5

Matt

MATT PULLED THE GIRL deeper into the diner as at least a dozen more crows rained down and slammed against the door and windows facing Main.

They were coming down from the mountains in thick lines, fast and angry. Shrills escaped their beaks moments before they slammed against the glass. The air grew dark as a dozen grew to hundreds and hundreds became a swarm blotting out the sun. A voice in the back of Matt’s mind whispered the word murder —that’s what a large group of crows was called—and as that word echoed, several hit the picture window together. A spiderweb of cracks appeared near the middle. More birds hit that spot dead center, like they were—

“EVERYONE GET BACK FROM THE GLASS!”

Half the diners sat frozen in their seats; the other half dove under their tables, pulling children down with them.

The birds couldn’t possibly be aiming, but that’s what it looked like. Like small missiles darting from the sky. Black rain. Just beyond the windows, they bounced off the sidewalks. Main Street. The grass in the commons. The roof of the bandstand, the small structure barely visible less than two hundred feet away. Several car alarms went off. Holes appeared in the convertible top of an Audi A5, then it was shredded, then gone.

Gabby crawled up beside Matt and grabbed his arm, shouting over the sound of it all. “Where did all the people go?!”

A few had jumped inside the cars, Matt had seen that much. Others crawled under. More had run toward the shops lining Main Street, but had they made it? Nobody had come through the diner door, nobody since the girl.
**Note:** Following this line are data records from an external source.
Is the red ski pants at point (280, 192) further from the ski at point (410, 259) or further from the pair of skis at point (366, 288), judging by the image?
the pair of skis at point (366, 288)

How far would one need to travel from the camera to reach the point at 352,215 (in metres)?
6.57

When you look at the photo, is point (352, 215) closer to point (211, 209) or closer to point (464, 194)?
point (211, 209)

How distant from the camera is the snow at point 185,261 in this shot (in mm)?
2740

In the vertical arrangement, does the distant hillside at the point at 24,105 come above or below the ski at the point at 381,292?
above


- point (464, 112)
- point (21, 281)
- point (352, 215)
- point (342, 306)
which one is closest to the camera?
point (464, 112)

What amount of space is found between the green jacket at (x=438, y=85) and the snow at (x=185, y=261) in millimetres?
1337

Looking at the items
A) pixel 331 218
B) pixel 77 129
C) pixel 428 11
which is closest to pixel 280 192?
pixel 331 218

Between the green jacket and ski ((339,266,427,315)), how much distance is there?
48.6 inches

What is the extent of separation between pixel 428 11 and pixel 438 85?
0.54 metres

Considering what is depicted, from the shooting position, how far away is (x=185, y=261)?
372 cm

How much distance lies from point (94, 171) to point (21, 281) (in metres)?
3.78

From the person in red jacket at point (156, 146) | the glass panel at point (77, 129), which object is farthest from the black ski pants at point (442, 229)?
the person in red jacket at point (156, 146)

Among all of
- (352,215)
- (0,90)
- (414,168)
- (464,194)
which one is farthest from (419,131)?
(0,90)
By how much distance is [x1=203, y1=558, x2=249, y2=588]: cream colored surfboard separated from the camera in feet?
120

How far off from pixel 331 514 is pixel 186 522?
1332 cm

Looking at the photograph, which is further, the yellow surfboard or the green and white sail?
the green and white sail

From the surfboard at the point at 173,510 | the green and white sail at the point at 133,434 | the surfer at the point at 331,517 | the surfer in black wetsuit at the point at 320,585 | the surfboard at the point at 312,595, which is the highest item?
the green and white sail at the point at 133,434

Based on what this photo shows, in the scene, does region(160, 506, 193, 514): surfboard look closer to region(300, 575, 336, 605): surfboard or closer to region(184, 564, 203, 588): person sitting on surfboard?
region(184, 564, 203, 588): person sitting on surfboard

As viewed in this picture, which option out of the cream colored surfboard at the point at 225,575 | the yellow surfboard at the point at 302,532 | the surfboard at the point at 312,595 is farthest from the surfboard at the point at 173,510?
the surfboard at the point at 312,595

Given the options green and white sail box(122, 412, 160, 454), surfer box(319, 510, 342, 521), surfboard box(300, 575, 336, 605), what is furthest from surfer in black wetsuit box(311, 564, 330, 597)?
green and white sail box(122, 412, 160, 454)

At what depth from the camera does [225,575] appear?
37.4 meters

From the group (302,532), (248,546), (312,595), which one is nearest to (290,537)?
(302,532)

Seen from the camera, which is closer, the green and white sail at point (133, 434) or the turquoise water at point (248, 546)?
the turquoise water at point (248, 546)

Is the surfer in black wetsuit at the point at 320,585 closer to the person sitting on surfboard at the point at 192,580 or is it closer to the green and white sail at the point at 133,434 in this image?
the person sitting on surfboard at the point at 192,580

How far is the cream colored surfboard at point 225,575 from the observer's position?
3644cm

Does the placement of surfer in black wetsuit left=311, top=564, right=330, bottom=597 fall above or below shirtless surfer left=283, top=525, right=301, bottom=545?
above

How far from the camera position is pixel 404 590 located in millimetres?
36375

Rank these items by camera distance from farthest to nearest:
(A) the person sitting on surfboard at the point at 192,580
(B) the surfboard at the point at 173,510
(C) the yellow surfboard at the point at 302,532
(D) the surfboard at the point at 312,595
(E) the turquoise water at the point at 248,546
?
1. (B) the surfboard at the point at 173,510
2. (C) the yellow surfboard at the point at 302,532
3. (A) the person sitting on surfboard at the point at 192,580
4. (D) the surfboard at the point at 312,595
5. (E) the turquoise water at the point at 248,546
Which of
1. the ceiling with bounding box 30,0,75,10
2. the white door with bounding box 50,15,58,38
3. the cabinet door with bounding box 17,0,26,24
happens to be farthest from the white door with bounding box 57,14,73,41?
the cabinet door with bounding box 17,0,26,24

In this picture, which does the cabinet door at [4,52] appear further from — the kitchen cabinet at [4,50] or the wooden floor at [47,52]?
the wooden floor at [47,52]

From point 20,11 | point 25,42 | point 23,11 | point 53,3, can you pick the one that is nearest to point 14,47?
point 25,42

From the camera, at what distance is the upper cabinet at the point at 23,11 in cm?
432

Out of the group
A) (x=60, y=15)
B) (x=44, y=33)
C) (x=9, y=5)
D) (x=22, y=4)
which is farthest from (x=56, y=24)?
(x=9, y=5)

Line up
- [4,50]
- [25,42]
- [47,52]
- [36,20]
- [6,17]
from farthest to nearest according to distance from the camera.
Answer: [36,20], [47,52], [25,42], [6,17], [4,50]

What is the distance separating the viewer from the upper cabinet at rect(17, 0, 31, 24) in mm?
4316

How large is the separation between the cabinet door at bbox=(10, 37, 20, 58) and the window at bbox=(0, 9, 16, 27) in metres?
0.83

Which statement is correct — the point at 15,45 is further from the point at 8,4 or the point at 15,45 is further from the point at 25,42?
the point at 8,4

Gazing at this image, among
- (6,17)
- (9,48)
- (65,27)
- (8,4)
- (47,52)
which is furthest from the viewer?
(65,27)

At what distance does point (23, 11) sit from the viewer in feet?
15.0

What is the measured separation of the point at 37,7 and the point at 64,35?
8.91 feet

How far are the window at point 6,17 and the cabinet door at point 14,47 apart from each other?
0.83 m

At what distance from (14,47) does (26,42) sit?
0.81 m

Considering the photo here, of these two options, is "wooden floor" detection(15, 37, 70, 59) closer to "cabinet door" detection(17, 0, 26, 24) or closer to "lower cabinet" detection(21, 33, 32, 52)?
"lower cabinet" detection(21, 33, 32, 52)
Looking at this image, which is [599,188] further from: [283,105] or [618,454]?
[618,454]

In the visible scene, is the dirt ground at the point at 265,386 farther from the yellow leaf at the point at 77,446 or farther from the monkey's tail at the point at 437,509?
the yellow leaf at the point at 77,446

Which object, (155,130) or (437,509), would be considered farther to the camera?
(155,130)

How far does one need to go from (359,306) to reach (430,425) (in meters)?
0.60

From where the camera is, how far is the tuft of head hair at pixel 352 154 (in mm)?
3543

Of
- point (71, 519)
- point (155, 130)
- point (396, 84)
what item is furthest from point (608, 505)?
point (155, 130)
He pulled her close, pressed his lips near her ear, went to answer, when the picture window nearest the Tangways’ table crashed down in a rain of glass. Beneath the table, Bob Tangway shifted his considerable bulk around his wife and two kids, enfolded them beneath his navy suit jacket. Streaks of black poured through the opening, circled the interior of the diner, and cracked against the walls, the floor, the tables. Their shrieks and flapping wings mixed with the screams and shouts of terrified patrons. Matt caught a glimpse of Addie scrambling behind the counter, her face streaked with tears.

A few feet to his left, the girl had her head buried in Matt’s borrowed coat, her face lost in her hair. One of the crows cracked against the tile floor between them, its neck snapping on impact. Two more directly after. Another landed on the girl’s back, pecked at the coat, tore open the fabric, and furiously yanked out white stuffing. The girl didn’t move. Matt swatted the bird away. Watched in awe as it climbed right back up. He hit it again, closed fist. It sailed across the floor, thudded against a chair leg, and this time didn’t move.

A heavy weight landed on Matt’s head, feet tangled in his hair, and pulled. A sharp beak tore at his scalp, and Matt’s screams joined all the others as he blindly got his hands around it, tore it free, and slammed the bird against the floor until it stopped squirming. He killed five more before it was over.